» **Exercise details**
The records that follow must be repeated exactly, except for their pictures.

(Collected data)
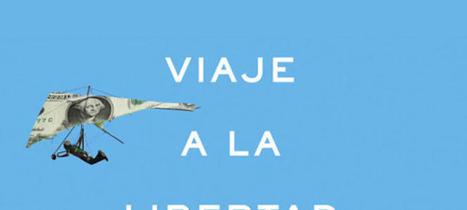 Extractos del libro de Daniel Lacalle Viaje a la Libertad Económica | Emergencia Económica | Scoop.it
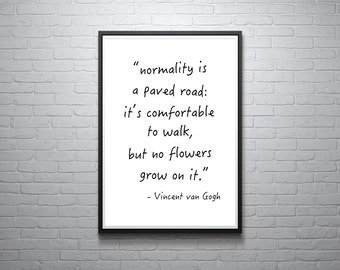 Normality Is A Paved Road: It's Comfortable To Walk, But No Flowers Grow On It Print, Inspirational Quote, Modern Art Print, Digital Print,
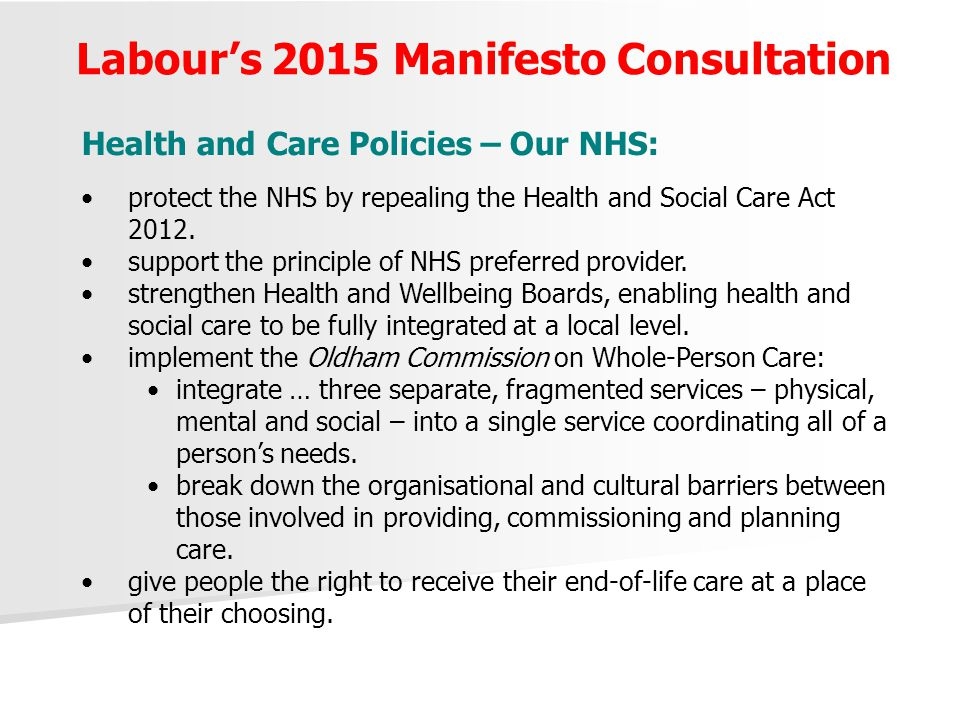 Labour's 2015 Manifesto Consultation Health and Care Policies – Our NHS: protect the NHS by repealing the Health and Social Care Act 2012. support the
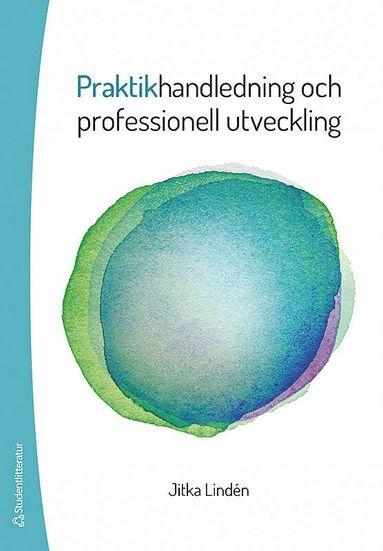 bokomslag Praktikhandledning och professionell utveckling
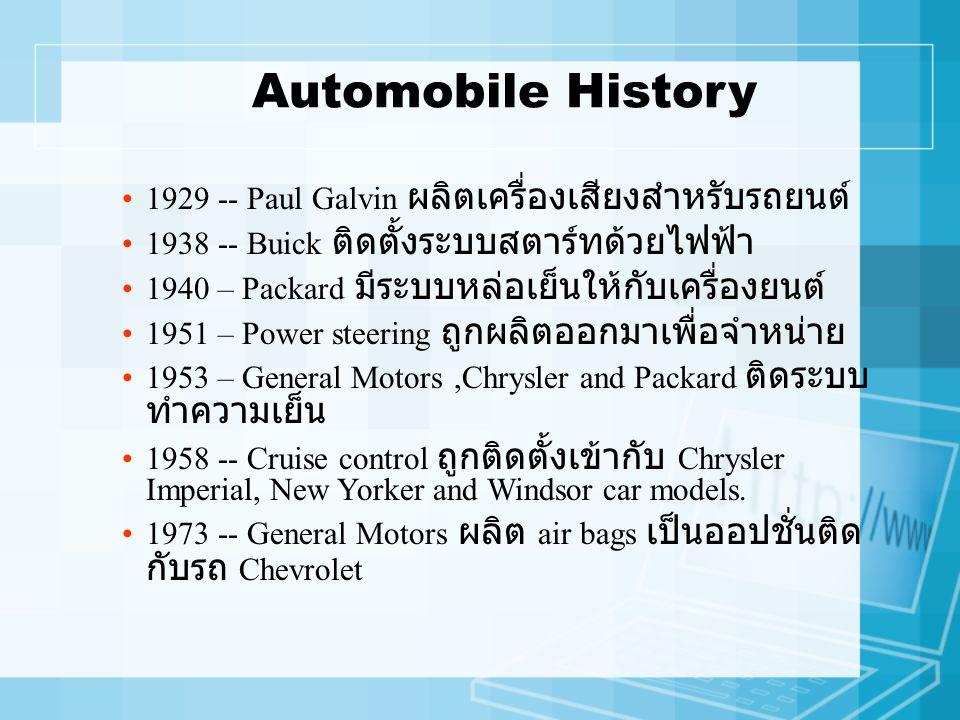 Automobile History 1929 -- Paul Galvin ผลิตเครื่องเสียงสำหรับรถยนต์ 1938 -- Buick ติดตั้งระบบสตาร์ทด้วยไฟฟ้า 1940 – Packard มีระบบหล่อเย็นให้กับเครื่องยนต์ 1951 – Power steering ถูกผลิตออกมาเพื่อจำหน่าย 1953 – General Motors,Chrysler and Packard ติดระบบ ทำความเย็น 1958 -- Cruise control ถูกติดตั้งเข้ากับ Chrysler Imperial, New Yorker and Windsor car models.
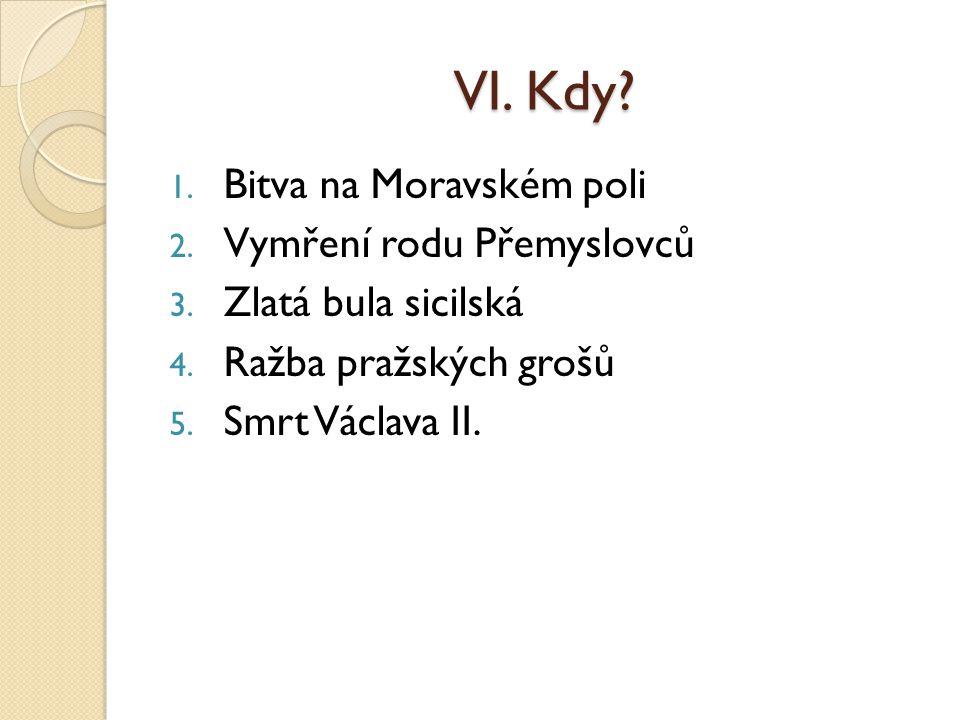 VI.Kdy. 1. Bitva na Moravském poli 2. Vymření rodu Přemyslovců 3.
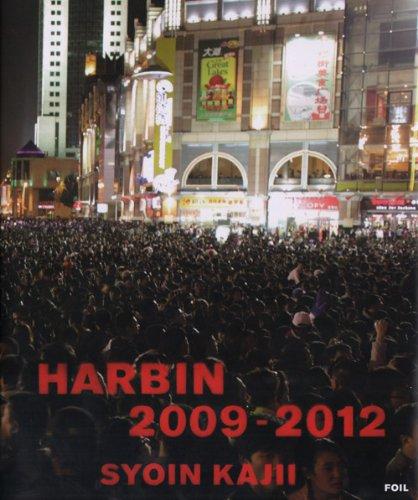 Syoin Kajii - Harbin 2009-2012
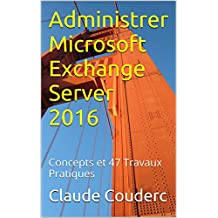 Administrer Microsoft Exchange Server 2016: Concepts et 47 Travaux Pratiques (French Edition)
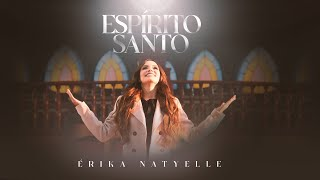 Érika Natyelle - Espírito Santo [ CLIPE OFICIAL ]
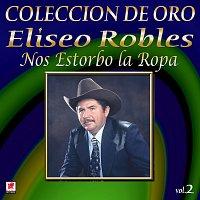 Eliseo Robles y los Bárbaros del Norte – Colección de Oro, Vol. 2: Nos Estorbo la Ropa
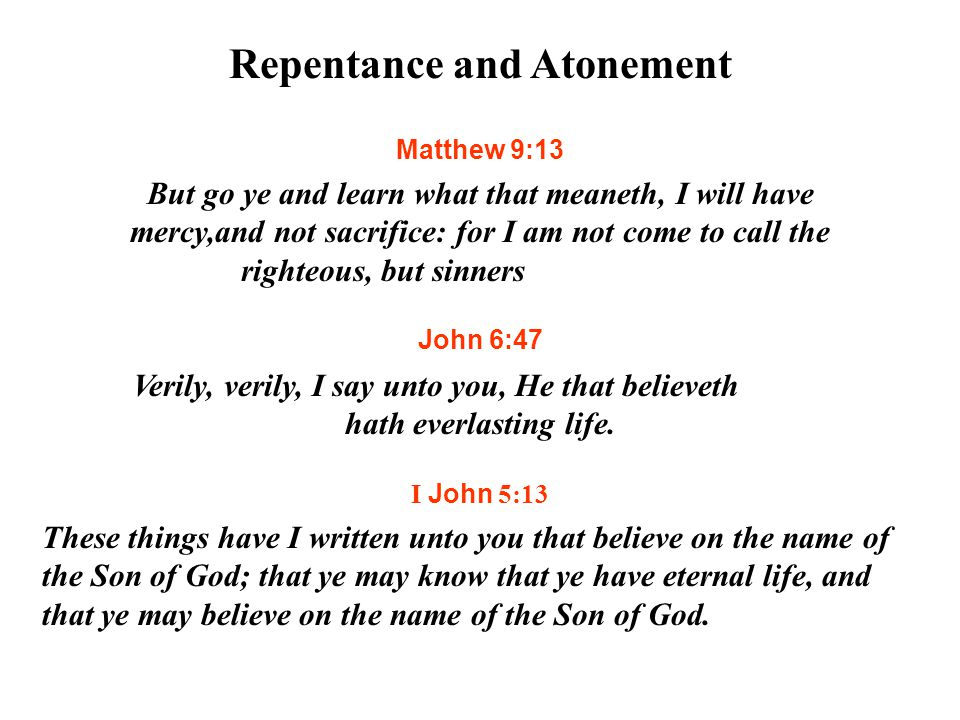 Repentance and Atonement Matthew 9:13 But go ye and learn what that meaneth, I will have mercy,and not sacrifice: for I am not come to call the righteous, but sinners to repentance.
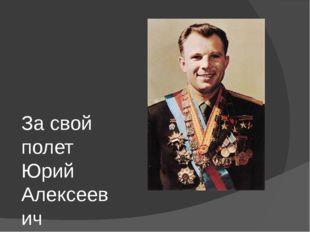 За свой полет Юрий Алексеевич Гагарин был удостоен званий Герой Советского Со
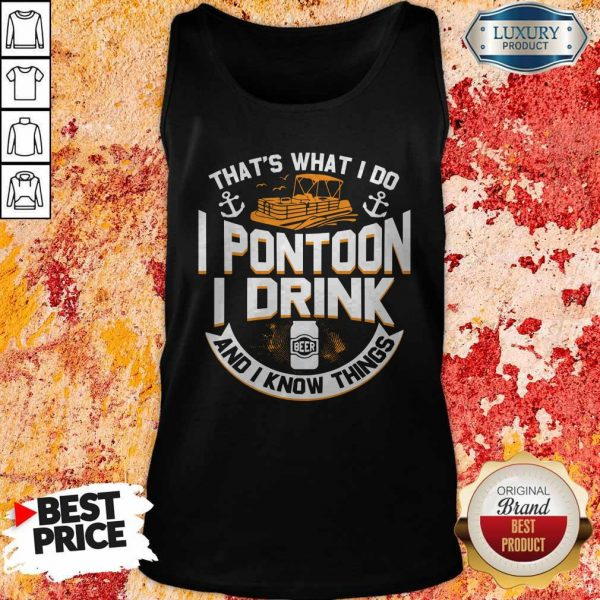 Perfect That's What I Do I Pontoon I Drink Beer And I Know Things Tank Top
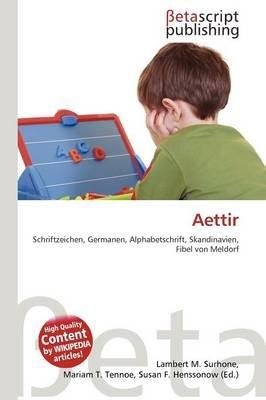 Aettir (English, German, Paperback): Lambert M. Surhone, Mariam T. Tennoe, Susan F. Henssonow
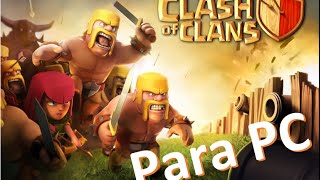 Clash of clans PC/ Clash of Clans for PC/ Win XP/7/8 | Parte 1 de 2 |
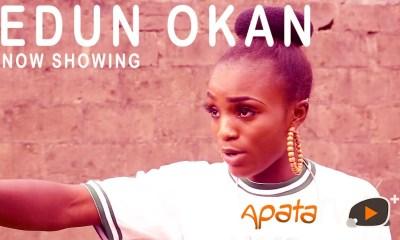 Edun Okan Latest Yoruba Movie 2021 Drama Download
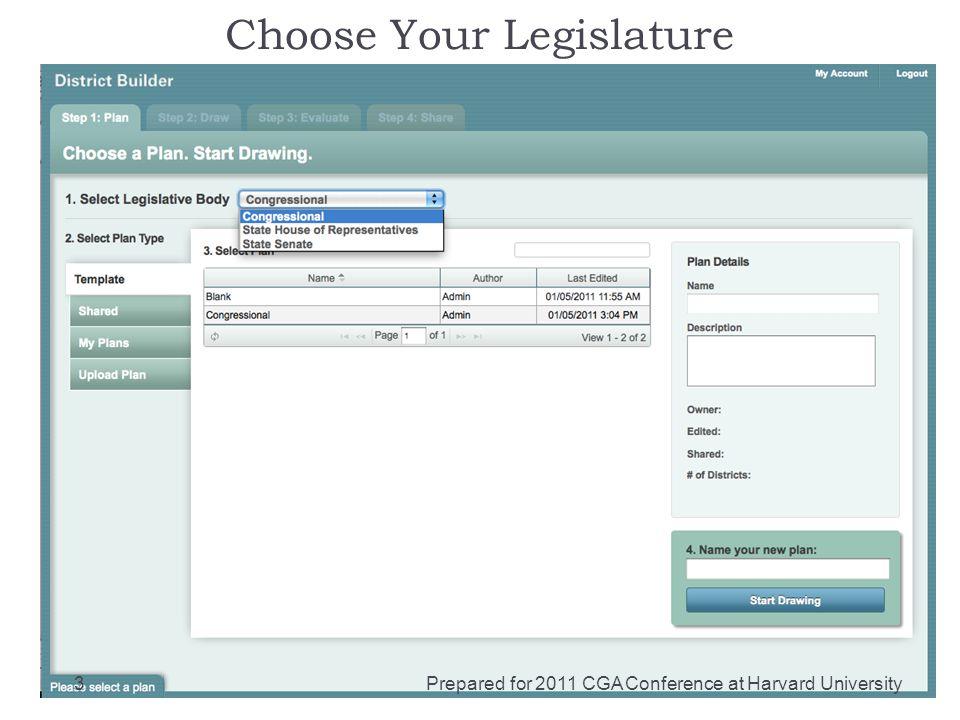 Choose Your Legislature Prepared for 2011 CGA Conference at Harvard University3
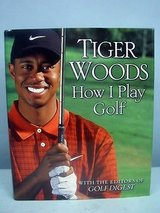 Tiger Woods This Is How I Play Golf Hard Cover Book with Dust Jacket Golf Digest Exclusive in Joliet, Illinois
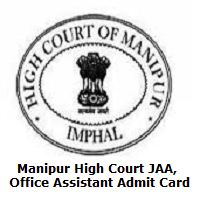 Manipur High Court JAA, Office Assistant Admit Card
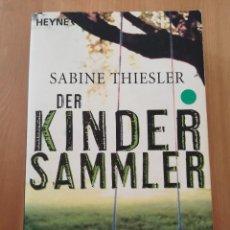 Libros de segunda mano: DER KINDERSAMMLER (SABINE THIESLER). Lote 217807592
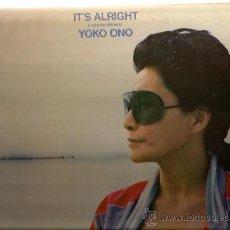 Discos de vinilo: LP YOKO ONO - IT´S ALRIGHT . Lote 34755072
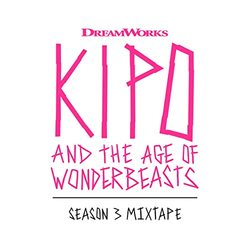 Kipo and the Age of Wonderbeasts: Season 3 Mixtape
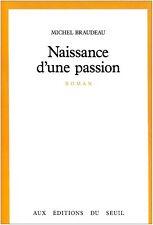 Naissance d'une passion .Michel BRAUDEAU.Seuil  B013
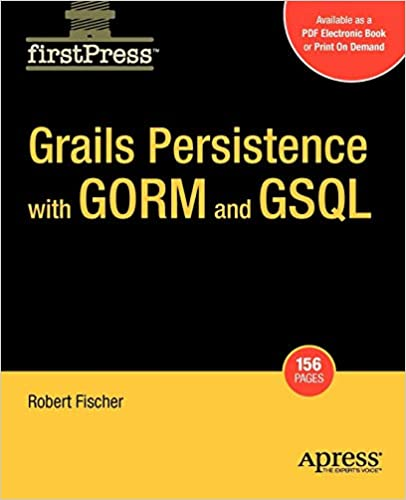 Grails Persistence with GORM and GSQL (FirstPress): Robert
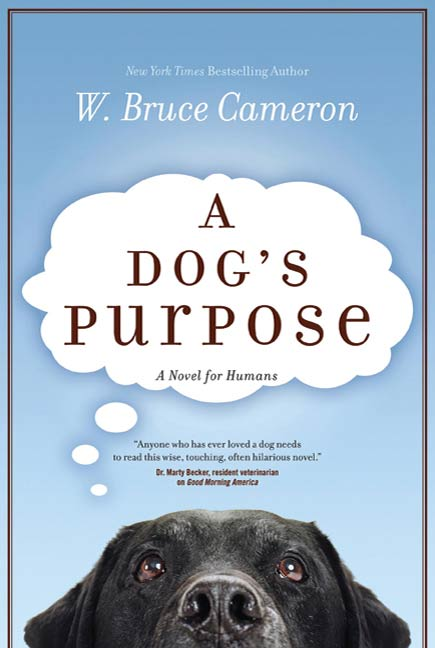 A Dog's Purpose By: W. Bruce Cameron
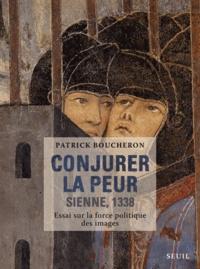 Conjurer la peur - Sienne, 1338 : essai sur la force politique des images.pdf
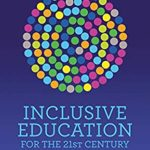 [PDF] [EPUB] Inclusive Education for the 21st Century: Theory, policy and practice Download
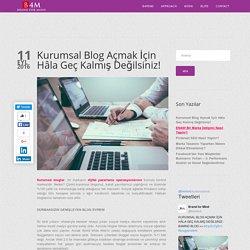 Kurumsal Blog Açmak İçin Hâla Geç Kalmış Değilsiniz!
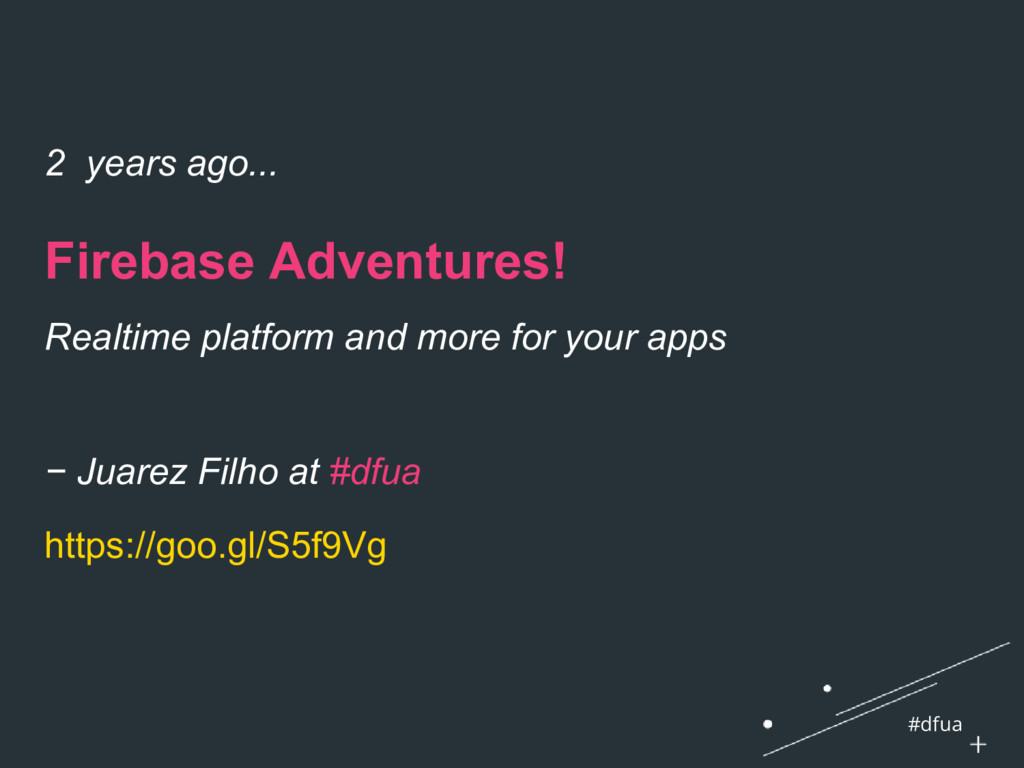 #dfua 2 years ago... Firebase Adventures! Realt...
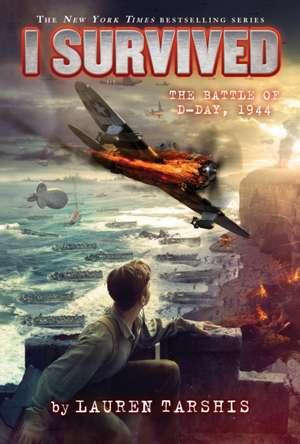 I Survived the Battle of D-Day, 1944 (I Survived #18), Volume 18 de Lauren Tarshis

» **Response for this exercise**
 Extractos del libro de Daniel Lacalle Viaje a la Libertad Económica | Emergencia Económica | Scoop.it
 Normality Is A Paved Road: It's Comfortable To Walk, But No Flowers Grow On It Print, Inspirational Quote, Modern Art Print, Digital Print,
 Labour's 2015 Manifesto Consultation Health and Care Policies – Our NHS: protect the NHS by repealing the Health and Social Care Act 2012. support the
 bokomslag Praktikhandledning och professionell utveckling
 Automobile History 1929 -- Paul Galvin ผลิตเครื่องเสียงสำหรับรถยนต์ 1938 -- Buick ติดตั้งระบบสตาร์ทด้วยไฟฟ้า 1940 – Packard มีระบบหล่อเย็นให้กับเครื่องยนต์ 1951 – Power steering ถูกผลิตออกมาเพื่อจำหน่าย 1953 – General Motors,Chrysler and Packard ติดระบบ ทำความเย็น 1958 -- Cruise control ถูกติดตั้งเข้ากับ Chrysler Imperial, New Yorker and Windsor car models.
 VI.Kdy. 1. Bitva na Moravském poli 2. Vymření rodu Přemyslovců 3.
 Syoin Kajii - Harbin 2009-2012
 Administrer Microsoft Exchange Server 2016: Concepts et 47 Travaux Pratiques (French Edition)
 Érika Natyelle - Espírito Santo [ CLIPE OFICIAL ]
 Eliseo Robles y los Bárbaros del Norte – Colección de Oro, Vol. 2: Nos Estorbo la Ropa
 Repentance and Atonement Matthew 9:13 But go ye and learn what that meaneth, I will have mercy,and not sacrifice: for I am not come to call the righteous, but sinners to repentance.
 За свой полет Юрий Алексеевич Гагарин был удостоен званий Герой Советского Со
 Perfect That's What I Do I Pontoon I Drink Beer And I Know Things Tank Top
 Aettir (English, German, Paperback): Lambert M. Surhone, Mariam T. Tennoe, Susan F. Henssonow
 Clash of clans PC/ Clash of Clans for PC/ Win XP/7/8 | Parte 1 de 2 |
 Edun Okan Latest Yoruba Movie 2021 Drama Download
 Choose Your Legislature Prepared for 2011 CGA Conference at Harvard University3
 Tiger Woods This Is How I Play Golf Hard Cover Book with Dust Jacket Golf Digest Exclusive in Joliet, Illinois
 Manipur High Court JAA, Office Assistant Admit Card
 Libros de segunda mano: DER KINDERSAMMLER (SABINE THIESLER). Lote 217807592
 Discos de vinilo: LP YOKO ONO - IT´S ALRIGHT . Lote 34755072
 Kipo and the Age of Wonderbeasts: Season 3 Mixtape
 Naissance d'une passion .Michel BRAUDEAU.Seuil  B013
 Grails Persistence with GORM and GSQL (FirstPress): Robert
 A Dog's Purpose By: W. Bruce Cameron
 Conjurer la peur - Sienne, 1338 : essai sur la force politique des images.pdf
 [PDF] [EPUB] Inclusive Education for the 21st Century: Theory, policy and practice Download
 Kurumsal Blog Açmak İçin Hâla Geç Kalmış Değilsiniz!
 #dfua 2 years ago... Firebase Adventures! Realt...
 I Survived the Battle of D-Day, 1944 (I Survived #18), Volume 18 de Lauren Tarshis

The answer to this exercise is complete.